Frontier AI chatbots recognize psychiatric emergencies from single messages with near-zero error rates but over-triage low and intermediate risk cases.

A machine-rendered reading of the paper's core claim, the machinery that carries it, and where it could break.

The paper tests how well 15 leading AI chatbots perform psychiatric triage when given one realistic message from a user. Using 112 vignettes covering different psychiatric issues and risk levels, it assigns each to one of four urgency categories: routine care, within a week, within 24-48 hours, or emergency now. The chatbots correctly flagged nearly all true emergencies but recommended quicker action than necessary for many milder cases, leading to overall over-triage. This matters because people increasingly turn to AI for mental health advice, and poor triage could either miss crises or strain medical resources with unnecessary urgent referrals. Results held when checked against judgments from 50 doctors.

Core claim

When presented with user messages containing sufficient clinical information, frontier AI chatbots recognized psychiatric emergencies as requiring urgent medical assessment with near-zero error rates, yet showed marked over-triage for low and intermediate risk presentations. Accuracy was highest for emergency vignettes at 94.3 percent and lowest for assessments needed within a week at 19.7 percent, with a net positive ordinal error of 0.47 triage levels indicating over-triage.

What carries the argument

112 author-created clinical vignettes, each rendered as a realistic conversational query and labeled with one of four triage levels from A (routine) to D (emergency now), used to test one-shot triage assignment by the AI models.

Load-bearing premise

The 112 author-created vignettes accurately represent the range, subtlety, and ambiguity of real patient disclosures, and the assigned triage labels constitute reliable ground truth without substantial unmeasured inter-clinician disagreement.

What would settle it

A study where actual patients or clinicians provide real disclosures and compare AI triage outputs to independent clinician assessments on those same messages.

Figures

Figures reproduced from arXiv: 2604.25415 by Christopher Summerfield, Elise Wilkinson, Lennart Luettgau, Matthew M Nour, Veith Weilnhammer, Viknesh Sounderajah, Virginia Corno.

Figure 1
Figure 1. Figure 1: Schematic overview of the psychiatric triage benchmark. Clinical vignettes were organized according to clinical presentation clusters, focal risk dimensions, and 4 pre-specified triage levels (A).
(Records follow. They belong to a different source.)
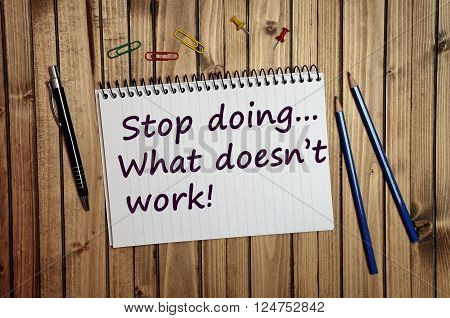 Stop doing what doesn't work text written on notebook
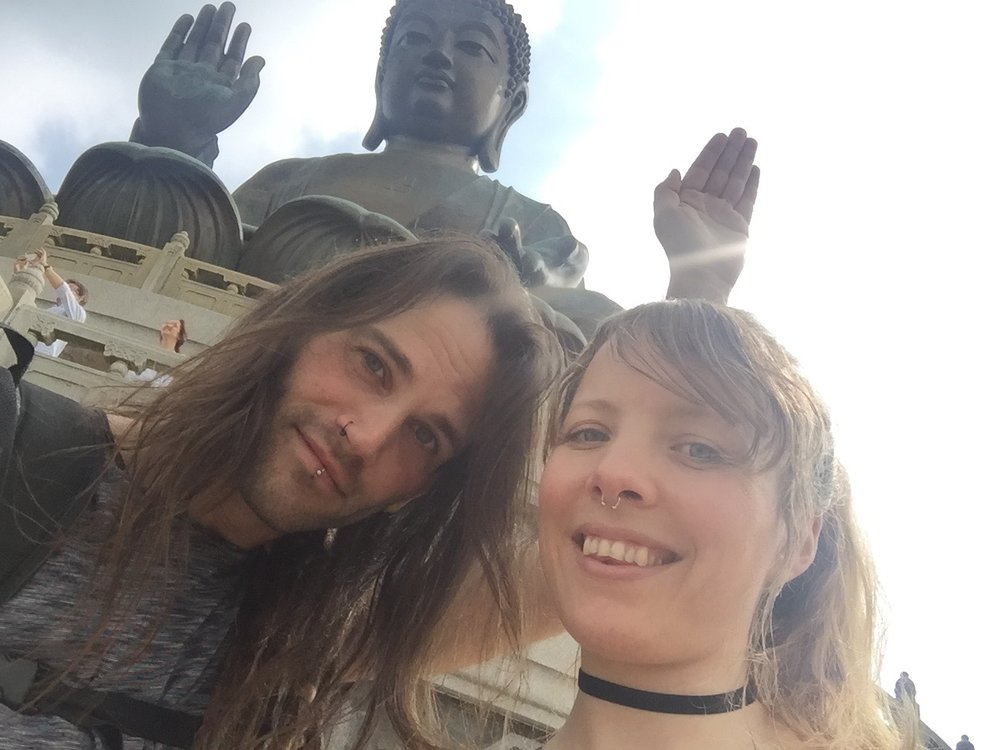 marc funny hand with tian tan buddha nnong ping.jpg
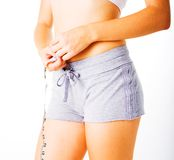 Young Woman Measuring Herself On White Stock Photo
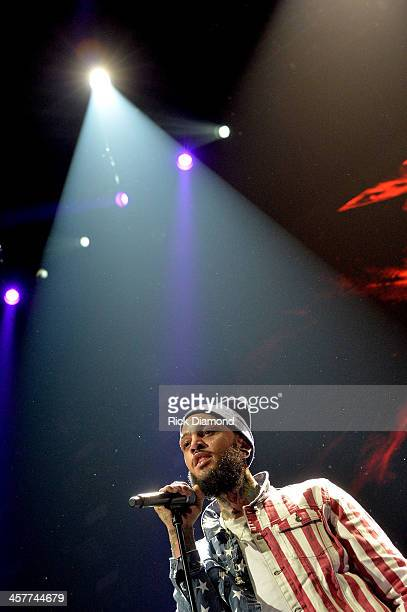 Travie McCoy performs onstage during 933 FLZ's Jingle Ball 2013 at the Tampa Bay Times Forum on December 18 2013 in Tampa Florida
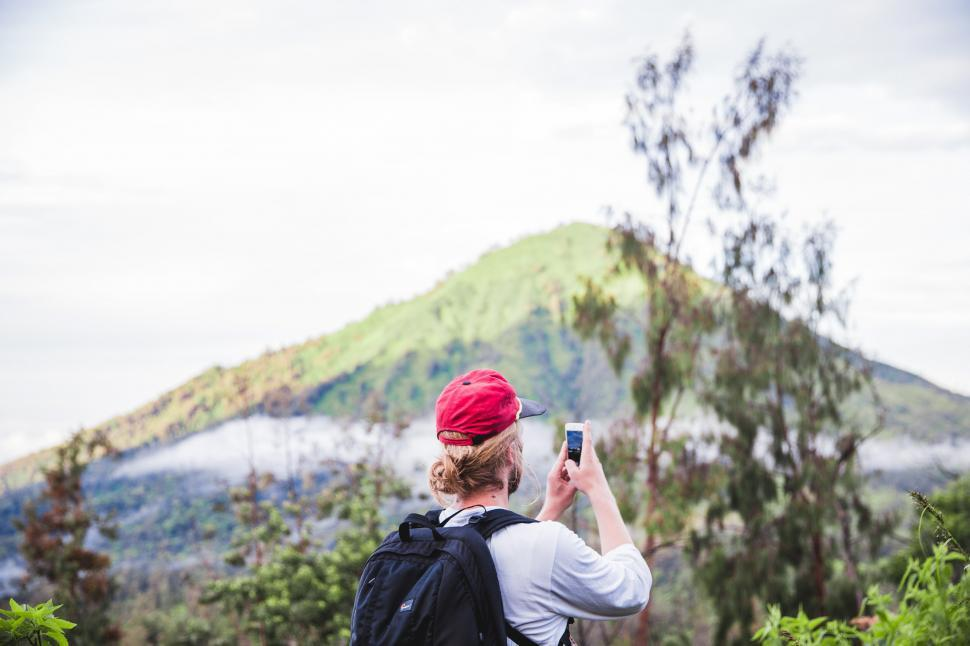 Download Free Stock HD Photo of A hiker clicking picture from his mobile phone Online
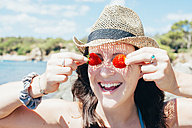 Portrait of smiling woman wearing straw hat on the beach covering her eyes with strawberries - GEMF000982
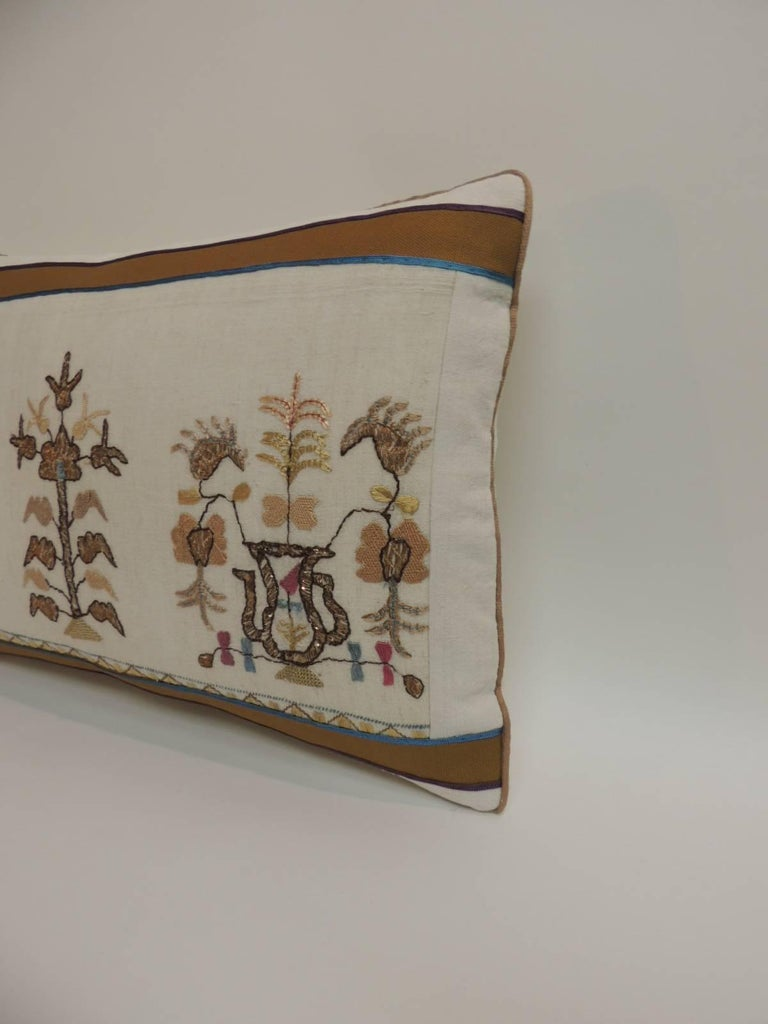 Antique hand-embroidery floral decorative pillow, silk and metallic threads embroidered onto sheer linen. Antique embroidered textile pillow embellished with tan cotton frame featuring small silk trims at seams and tan rope cord all around. In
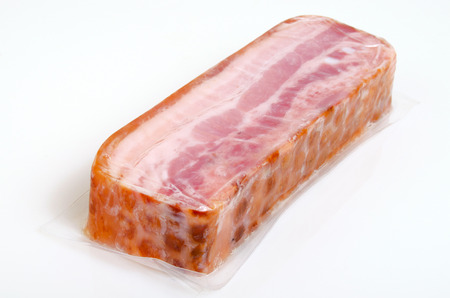 Bacon smoked and boiled, from pork, in vacuum packing. Stock fotó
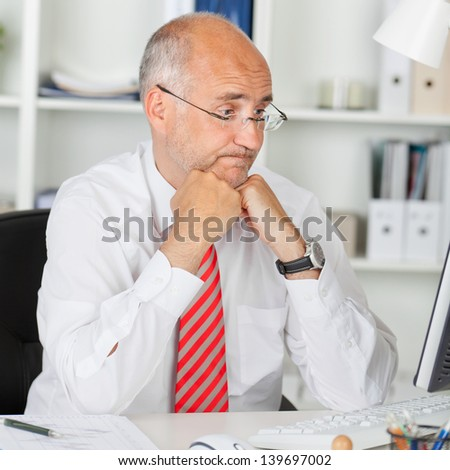 Confused mature businessman staring at computer while leaning on office desk - stock photo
Each vignette was compressed into a comprehensive case summary by the vignette-generator LLM (Claude Opus 4.6) (B) that was used both for clinician consensus labeling (C) and as input to a user-model LLM, the lat… view at source ↗
Figure 2
Figure 2. Figure 2: Psychiatric triage performance and error profiles by target AI chatbot relative to the original view at source ↗
read the original abstract

AI chatbots are increasingly used for health advice, but their performance in psychiatric triage remains undercharacterized. Psychiatric triage is particularly challenging because urgency must often be inferred from thoughts, behavior, and context rather than from objective findings. We evaluated the performance of 15 frontier AI chatbots on psychiatric triage from realistic single-message disclosures using 112 clinical vignettes, each paired with 1 of 4 original benchmark triage labels: A, routine; B, assessment within 1 week; C, assessment within 24 to 48 hours; and D, emergency care now. Vignettes covered 9 psychiatric presentation clusters and 9 focal risk dimensions, organized into 28 presentation-by-risk groups. Each group contributed 4 distinct vignettes, with 1 vignette at each triage level. Each vignette was rendered as a realistic human-authored conversational query, and the AI chatbots were tasked with assigning a triage label from that disclosure. Emergency under-triage occurred in 23 of 410 level D trials (5.6%), and all under-triaged emergencies were reassigned to level C urgency. Across target models, average accuracy ranged from 42.0% to 71.8%. Accuracy was highest for level D vignettes (94.3%) and lowest for level B vignettes (19.7%). Mean signed ordinal error was positive (+0.47 triage levels), indicating net over-triage. Dispersion was highest around the middle triage levels. All results were confirmed relative to clinician consensus labels from 50 medical doctors. When presented with user messages containing sufficient clinical information, frontier AI chatbots thus recognized psychiatric emergencies as requiring urgent medical assessment with near-zero error rates, yet showed marked over-triage for low and intermediate risk presentations.

Editorial analysis

A structured set of objections, weighed in public.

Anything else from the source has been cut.